#### Given problem:
Copy the lines from the one with "By looking at" to the one with "3. (x=438, y=481)" exactly, and only those lines.

#### Supplied material:
══════════
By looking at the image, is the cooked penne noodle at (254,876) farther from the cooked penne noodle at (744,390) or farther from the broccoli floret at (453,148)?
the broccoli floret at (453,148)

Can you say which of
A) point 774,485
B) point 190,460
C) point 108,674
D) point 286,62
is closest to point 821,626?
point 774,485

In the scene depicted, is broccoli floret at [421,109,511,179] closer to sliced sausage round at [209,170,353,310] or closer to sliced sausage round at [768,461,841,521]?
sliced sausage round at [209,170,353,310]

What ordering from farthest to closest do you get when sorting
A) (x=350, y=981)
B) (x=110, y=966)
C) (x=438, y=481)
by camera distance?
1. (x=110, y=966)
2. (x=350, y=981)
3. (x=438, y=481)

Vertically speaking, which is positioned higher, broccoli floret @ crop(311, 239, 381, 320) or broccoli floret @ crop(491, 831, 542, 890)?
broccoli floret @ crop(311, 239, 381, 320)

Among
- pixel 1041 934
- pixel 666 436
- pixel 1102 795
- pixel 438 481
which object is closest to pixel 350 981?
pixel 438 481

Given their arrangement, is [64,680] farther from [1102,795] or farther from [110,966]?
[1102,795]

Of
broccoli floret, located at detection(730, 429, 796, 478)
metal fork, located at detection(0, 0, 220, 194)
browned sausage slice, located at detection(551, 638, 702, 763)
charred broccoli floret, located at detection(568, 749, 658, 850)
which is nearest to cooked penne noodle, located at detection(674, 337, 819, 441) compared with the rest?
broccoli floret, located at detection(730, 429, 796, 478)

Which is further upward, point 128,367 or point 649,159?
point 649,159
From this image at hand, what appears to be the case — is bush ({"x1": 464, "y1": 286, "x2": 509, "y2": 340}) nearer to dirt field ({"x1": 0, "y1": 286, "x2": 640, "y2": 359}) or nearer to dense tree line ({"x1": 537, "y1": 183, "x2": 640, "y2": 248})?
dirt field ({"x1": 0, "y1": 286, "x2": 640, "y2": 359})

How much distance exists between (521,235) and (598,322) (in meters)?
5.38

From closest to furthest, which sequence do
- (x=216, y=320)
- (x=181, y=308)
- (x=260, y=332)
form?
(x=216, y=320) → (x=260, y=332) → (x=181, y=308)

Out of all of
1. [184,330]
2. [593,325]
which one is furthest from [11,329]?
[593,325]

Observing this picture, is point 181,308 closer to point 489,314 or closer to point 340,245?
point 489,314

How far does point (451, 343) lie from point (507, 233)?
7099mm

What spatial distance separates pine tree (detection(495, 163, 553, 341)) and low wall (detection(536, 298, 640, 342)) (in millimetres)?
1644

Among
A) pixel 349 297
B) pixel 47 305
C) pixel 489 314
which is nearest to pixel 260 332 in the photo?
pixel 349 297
══════════
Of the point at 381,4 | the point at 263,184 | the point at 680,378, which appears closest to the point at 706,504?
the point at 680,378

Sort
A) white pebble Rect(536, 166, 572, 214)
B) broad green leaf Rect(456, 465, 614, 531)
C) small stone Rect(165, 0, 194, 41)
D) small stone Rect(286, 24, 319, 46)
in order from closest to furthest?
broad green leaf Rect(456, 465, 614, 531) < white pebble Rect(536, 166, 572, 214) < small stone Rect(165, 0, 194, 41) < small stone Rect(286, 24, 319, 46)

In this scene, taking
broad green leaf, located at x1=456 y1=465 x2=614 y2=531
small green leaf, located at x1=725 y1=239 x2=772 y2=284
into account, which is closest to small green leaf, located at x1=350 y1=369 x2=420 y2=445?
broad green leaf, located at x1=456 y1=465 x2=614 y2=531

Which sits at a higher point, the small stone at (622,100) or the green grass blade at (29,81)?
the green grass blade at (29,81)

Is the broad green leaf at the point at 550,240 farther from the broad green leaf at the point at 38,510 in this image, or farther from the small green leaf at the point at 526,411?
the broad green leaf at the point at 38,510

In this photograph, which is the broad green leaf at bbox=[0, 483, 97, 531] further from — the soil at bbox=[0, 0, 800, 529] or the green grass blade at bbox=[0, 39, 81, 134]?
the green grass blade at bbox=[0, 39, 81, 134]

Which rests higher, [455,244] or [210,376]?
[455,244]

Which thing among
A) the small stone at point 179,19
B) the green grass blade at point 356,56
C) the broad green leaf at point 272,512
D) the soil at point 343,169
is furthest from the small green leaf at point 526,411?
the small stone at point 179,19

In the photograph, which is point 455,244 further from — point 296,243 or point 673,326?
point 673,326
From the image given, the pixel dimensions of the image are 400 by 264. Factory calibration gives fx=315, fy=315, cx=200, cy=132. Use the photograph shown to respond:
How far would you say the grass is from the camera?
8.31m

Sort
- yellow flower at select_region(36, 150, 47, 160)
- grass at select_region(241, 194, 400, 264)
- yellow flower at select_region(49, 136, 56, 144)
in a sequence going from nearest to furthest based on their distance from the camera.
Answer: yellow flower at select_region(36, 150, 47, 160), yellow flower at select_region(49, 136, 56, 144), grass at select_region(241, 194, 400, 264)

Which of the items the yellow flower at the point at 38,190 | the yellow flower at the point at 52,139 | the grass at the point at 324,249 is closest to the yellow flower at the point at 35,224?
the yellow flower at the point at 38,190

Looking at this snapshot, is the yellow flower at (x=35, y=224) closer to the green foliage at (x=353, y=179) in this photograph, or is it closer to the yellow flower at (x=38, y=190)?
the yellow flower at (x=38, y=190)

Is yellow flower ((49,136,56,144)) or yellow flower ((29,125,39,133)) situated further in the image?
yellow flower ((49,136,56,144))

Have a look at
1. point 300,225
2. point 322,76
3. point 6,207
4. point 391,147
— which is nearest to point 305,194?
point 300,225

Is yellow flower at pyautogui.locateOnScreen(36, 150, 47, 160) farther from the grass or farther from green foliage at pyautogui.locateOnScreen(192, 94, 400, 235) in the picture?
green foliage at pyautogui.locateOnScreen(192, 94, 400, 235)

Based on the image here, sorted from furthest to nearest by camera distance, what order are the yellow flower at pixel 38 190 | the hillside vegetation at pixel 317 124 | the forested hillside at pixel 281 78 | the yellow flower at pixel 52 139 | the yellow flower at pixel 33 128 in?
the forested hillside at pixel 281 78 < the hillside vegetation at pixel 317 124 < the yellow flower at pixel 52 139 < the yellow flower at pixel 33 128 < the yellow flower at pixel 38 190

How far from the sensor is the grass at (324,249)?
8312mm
══════════
#### Solution to the problem:
By looking at the image, is the cooked penne noodle at (254,876) farther from the cooked penne noodle at (744,390) or farther from the broccoli floret at (453,148)?
the broccoli floret at (453,148)

Can you say which of
A) point 774,485
B) point 190,460
C) point 108,674
D) point 286,62
is closest to point 821,626?
point 774,485

In the scene depicted, is broccoli floret at [421,109,511,179] closer to sliced sausage round at [209,170,353,310] or closer to sliced sausage round at [768,461,841,521]?
sliced sausage round at [209,170,353,310]

What ordering from farthest to closest do you get when sorting
A) (x=350, y=981)
B) (x=110, y=966)
C) (x=438, y=481)
by camera distance?
1. (x=110, y=966)
2. (x=350, y=981)
3. (x=438, y=481)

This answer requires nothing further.